DATA CLEANING
 - REMOVING UNNECESSARY COLUMNS
 - RENAMING COLUMNS
 - CONVERTING DATE OBJECT INTO DATE TYPE
 - DROPING EXTRA RAWS
 - REMOVING NULL ROWS
 - EDITING DATE AND HOURS ENTRY 

In [None]:
import pandas as pd

df = pd.read_csv('../data/raw/vehicle-volume-data-feed-prophet-model.csv')

Removing unnecessary columns
Drop the columns that are unnecessary by prophet model

Columns:
 - holiday               
 - temp                 
 - rain_1h              
 - snow_1h              
 - clouds_all             
 - weather_main          
 - weather_description

In [None]:
df.drop(columns=['holiday', 'temp', 'rain_1h', 'snow_1h', 'clouds_all', 'weather_main', 'weather_description'], inplace=True)

Renaming columns
 - date_time -> ds (timestamp): This will serve as x-axis
 - traffic_volume -> y (vehicle_count): This will serve as y-axis

In [None]:
df.rename(columns={'date_time': 'ds', 'traffic_volume': 'y'}, inplace=True)

Converting date object into date type

Prophet model cannot handle date object so it must be converted into date type

In [None]:
df['ds'] = pd.to_datetime(df['ds'], format="%d-%m-%Y %H:%M")

Data loading

Droping extra rows

Prophet model can become highly accurate when making a Traffic Time Series Forecasting when fed with 1yr set of data.
Our raw data, specifically in ds (date_time) includes hour, so 1 day data must have 24 rows and a year has 365 days.

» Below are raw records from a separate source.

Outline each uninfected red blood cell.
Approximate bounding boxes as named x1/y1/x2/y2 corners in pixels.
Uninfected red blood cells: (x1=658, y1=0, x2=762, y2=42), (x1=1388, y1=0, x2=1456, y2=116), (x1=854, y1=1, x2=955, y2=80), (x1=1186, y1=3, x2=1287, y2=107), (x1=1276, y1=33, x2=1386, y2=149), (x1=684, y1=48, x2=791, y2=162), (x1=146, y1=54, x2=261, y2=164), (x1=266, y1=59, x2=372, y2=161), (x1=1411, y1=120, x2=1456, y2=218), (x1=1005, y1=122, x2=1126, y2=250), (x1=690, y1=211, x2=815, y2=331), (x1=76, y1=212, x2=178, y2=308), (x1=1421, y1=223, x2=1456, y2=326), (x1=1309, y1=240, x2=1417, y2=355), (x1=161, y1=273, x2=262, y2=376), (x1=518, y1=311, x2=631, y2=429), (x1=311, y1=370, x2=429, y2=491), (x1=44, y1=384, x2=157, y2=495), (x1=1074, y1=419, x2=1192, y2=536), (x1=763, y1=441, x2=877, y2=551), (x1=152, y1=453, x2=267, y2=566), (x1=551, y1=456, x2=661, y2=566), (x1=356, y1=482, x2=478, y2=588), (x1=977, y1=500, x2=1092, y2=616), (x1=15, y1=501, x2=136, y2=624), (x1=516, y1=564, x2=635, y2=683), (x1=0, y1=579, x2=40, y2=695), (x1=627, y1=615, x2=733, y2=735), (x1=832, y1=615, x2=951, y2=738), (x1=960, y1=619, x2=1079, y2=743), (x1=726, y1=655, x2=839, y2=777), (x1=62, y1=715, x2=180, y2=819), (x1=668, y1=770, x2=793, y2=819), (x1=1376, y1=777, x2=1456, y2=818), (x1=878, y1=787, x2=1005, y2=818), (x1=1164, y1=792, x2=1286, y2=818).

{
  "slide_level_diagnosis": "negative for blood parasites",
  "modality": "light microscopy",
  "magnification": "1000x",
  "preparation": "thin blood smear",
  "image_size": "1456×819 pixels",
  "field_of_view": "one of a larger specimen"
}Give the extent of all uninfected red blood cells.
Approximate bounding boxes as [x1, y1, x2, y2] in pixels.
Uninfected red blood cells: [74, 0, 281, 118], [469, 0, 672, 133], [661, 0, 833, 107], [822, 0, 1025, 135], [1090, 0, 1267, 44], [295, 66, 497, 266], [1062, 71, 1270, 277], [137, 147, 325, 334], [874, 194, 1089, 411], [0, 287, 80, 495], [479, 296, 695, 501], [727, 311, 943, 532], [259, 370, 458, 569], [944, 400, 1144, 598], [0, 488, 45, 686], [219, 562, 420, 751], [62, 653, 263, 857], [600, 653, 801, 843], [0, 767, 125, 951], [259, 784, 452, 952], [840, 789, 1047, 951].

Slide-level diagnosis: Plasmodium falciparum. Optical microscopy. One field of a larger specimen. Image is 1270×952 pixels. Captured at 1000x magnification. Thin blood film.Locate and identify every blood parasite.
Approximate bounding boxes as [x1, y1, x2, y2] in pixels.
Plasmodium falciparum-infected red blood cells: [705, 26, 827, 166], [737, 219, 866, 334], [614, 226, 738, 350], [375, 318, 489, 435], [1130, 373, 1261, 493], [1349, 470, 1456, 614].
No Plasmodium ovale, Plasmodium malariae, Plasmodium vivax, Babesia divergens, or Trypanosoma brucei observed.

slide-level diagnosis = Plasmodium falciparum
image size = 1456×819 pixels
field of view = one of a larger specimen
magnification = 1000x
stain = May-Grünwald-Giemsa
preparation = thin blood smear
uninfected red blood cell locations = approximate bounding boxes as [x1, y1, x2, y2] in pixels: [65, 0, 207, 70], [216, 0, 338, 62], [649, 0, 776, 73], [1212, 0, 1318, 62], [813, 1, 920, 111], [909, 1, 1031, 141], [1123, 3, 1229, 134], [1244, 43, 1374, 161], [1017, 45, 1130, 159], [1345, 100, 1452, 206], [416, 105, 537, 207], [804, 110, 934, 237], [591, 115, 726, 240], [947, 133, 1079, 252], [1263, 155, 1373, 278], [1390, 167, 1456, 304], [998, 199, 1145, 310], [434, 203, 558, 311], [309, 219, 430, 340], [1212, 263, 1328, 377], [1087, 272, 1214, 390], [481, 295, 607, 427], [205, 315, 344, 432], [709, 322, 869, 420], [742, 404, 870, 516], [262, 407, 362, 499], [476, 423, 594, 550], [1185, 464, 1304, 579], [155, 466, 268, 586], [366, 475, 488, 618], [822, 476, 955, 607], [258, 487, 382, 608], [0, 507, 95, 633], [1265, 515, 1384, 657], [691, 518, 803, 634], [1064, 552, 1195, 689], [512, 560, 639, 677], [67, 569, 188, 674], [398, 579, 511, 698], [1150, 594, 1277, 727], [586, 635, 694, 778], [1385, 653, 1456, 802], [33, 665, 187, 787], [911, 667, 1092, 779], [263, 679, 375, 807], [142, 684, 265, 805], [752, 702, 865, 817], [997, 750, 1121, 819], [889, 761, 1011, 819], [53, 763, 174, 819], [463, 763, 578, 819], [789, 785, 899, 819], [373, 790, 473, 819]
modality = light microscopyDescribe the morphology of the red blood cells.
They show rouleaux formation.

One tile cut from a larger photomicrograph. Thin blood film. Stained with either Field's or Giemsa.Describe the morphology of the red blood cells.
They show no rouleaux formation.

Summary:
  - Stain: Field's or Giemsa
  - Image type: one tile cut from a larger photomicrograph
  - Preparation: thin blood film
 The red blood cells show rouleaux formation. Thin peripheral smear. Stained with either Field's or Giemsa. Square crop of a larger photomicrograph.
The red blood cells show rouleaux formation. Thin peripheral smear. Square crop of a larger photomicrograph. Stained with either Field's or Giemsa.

24*365 = 8760 rows (must be near to this number)
but this raw data has 48k rows, so we need to drop 48203 - 8760 = 39443 rows

11134 <-> 20344

In [None]:
# Drop rows from 0 to 11133 and 20344 to 48203
df.drop(index=list(range(0, 11132)) + list(range(20344, 48204)), inplace=True)

# reset index numbering
df = df.reset_index(drop=True)

Removing rows with null value

In [None]:
(df[df.isnull().any(axis=1)]).count() # from any column, count the number of rows with null value

In [None]:
df.head()
#df.info()
df.count() # 48k raws before processing

Check for duplicate entries

In [None]:
df['ds'].unique() 
#8094 unique values but the total rows are 9212 which means
#1118 rows are duplicated

Aggregate Duplicate Values

In [None]:
y_value = df['y']
df = df.groupby('ds', as_index=False)['y'].sum()

In [None]:
df.head()
df.info()

Edit Date and Hours Entry

In [None]:
full_range = pd.date_range(start='2024-01-01 00:00', end='2024-12-31 23:00', freq='H')
df = df.set_index('ds').reindex(full_range).fillna(0).rename_axis('ds').reset_index()

In [None]:
df_len = len(df)
y_value = y_value.drop(index=range(df_len, len(y_value)))

In [None]:
df['y'] = y_value # pass the value

In [None]:
df.loc[df.duplicated() == True, 'ds'] # check for duplicate entry
(df.loc[df.duplicated() == True, 'ds']).count() # count = 0 no duplicates

Save as CSV file

In [None]:
df.to_csv('../data/processed/vehicle-data-feed-prophet-model.csv', index=False)